Session

AI Engineering: From Prompt Architecture to Production Infrastructure

Stop building AI demos. Start shipping AI systems that actually work.

Most developers can call an API and write a prompt. Few can build AI systems that consistently deliver production-quality results in enterprise environments. This all-day workshop teaches both.

Morning: Engineer prompts that work. Learn structural patterns and constraint systems that eliminate garbage outputs. No more prompt lottery.

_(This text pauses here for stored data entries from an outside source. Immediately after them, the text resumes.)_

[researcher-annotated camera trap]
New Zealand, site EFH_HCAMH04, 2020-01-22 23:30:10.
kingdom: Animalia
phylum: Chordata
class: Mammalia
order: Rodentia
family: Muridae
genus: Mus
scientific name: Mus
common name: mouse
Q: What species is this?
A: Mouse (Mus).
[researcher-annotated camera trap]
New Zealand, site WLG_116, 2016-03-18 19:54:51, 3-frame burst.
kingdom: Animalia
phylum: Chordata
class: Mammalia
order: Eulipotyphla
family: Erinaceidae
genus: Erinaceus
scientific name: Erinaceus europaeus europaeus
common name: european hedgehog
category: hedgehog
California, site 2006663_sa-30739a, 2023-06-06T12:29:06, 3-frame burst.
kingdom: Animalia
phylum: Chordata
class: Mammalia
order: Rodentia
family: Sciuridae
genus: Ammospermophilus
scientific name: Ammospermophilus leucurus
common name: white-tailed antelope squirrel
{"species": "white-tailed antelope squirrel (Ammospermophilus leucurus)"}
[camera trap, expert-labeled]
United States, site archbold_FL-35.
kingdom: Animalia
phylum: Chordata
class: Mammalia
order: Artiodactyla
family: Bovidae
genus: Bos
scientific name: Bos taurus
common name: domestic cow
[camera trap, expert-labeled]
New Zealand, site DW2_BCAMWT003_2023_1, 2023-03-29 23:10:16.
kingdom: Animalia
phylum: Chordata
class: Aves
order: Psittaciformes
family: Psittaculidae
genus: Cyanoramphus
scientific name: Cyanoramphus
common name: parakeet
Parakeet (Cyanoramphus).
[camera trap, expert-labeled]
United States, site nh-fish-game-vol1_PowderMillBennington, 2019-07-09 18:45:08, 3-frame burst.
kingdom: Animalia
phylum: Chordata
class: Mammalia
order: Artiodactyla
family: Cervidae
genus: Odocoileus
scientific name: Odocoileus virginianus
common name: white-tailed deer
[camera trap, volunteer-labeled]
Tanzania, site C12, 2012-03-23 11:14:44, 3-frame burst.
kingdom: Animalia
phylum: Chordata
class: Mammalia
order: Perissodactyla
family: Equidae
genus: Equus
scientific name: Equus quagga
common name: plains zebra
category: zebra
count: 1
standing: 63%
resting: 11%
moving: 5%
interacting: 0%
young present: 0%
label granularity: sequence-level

Afternoon: Build production infrastructure. Use gateway architecture (PortKey) to handle multi-LLM failover, A/B testing, governance, and guardrails. The critical production concerns tutorials skip.

Walk away with: A systematic framework for reliable prompts. A production-ready AI gateway. Architecture patterns that pass compliance reviews.

Perfect for: Backend developers, solutions architects, and technical leads shipping AI products in enterprise environments.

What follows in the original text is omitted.